Among the more the radical proposals for future funding of the BBC is the suggestion by Lord (Michael) Grade that Channel 4 be allowed to compete for a share of the licence fee revenue and that the BBC should reduce its in-house programme-making to news and current affairs only, leaving the rest to the independent sector.

But the Reuters Institute study says there is no evidence this would lead to other organisations expanded their output. “On the contrary, the BBC probably forces commercial channels to spend more on programmes in order to attract viewers. If this is correct, losing BBC Television would be even more damaging to viewers and programme producers than the report projects."

The report by Barwise and his co-author Robert Picard, laid out in an article for The Conversation, found that overall investment in all television programmes would fall by five to 25 per cent, and that investment in new UK programmes would drop by between 25 and 50 per cent.

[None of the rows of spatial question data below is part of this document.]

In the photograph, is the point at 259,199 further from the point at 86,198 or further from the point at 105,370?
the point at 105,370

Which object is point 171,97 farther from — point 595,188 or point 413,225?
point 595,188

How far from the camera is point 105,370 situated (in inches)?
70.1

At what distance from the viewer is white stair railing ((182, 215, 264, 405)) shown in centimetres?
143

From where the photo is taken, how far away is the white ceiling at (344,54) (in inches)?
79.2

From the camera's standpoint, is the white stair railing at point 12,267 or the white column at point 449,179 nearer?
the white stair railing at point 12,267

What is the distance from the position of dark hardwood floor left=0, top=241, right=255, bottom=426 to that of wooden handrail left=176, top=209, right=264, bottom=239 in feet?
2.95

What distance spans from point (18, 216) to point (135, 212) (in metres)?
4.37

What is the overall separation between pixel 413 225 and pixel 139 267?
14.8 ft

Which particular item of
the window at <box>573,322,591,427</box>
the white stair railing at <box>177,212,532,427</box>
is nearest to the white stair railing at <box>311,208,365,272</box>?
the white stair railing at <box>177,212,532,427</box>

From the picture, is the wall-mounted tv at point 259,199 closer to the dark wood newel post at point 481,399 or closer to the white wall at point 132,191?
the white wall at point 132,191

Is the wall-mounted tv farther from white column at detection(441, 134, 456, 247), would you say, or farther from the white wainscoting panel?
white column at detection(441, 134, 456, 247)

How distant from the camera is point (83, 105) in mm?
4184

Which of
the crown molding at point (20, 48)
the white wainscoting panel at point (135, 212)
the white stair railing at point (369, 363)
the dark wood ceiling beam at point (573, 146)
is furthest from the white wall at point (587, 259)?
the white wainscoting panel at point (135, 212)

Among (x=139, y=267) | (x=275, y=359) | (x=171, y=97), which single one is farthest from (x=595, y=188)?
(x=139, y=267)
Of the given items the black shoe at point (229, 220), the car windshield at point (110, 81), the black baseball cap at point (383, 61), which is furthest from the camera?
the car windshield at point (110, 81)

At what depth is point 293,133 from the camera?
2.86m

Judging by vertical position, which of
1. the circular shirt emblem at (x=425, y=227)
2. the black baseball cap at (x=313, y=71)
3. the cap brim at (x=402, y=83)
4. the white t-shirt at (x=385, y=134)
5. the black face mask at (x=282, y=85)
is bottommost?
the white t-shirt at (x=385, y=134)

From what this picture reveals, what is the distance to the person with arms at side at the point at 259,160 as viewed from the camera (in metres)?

Barwise and Picard conclude their article by saying: "The idea of a future without BBC TV is not just a hypothetical scenario - it is the logical conclusion of the government’s current 'salami-slicing' policy of freezing the licence fee and diverting more and more of it to fund activities outside the BBC’s UK services - while the rest of the market keeps growing.

"If this policy continues - or even accelerates, as some are advocating - within a generation the BBC will be reduced to a minor sideshow, the UK equivalent of PBS in the United States."

In his speech today at the Oxford Media Convention, Lord Hall will say: “We have a creative sector in this country that is world-beating. The BBC is an essential part of that. And it’s British: owned by the British people.

"Google is more than double the size of the whole UK broadcasting market [and] Apple seven times bigger. Today, I believe the BBC’s cultural influence still matches theirs. I want that to be true at the end of this charter and into the next.”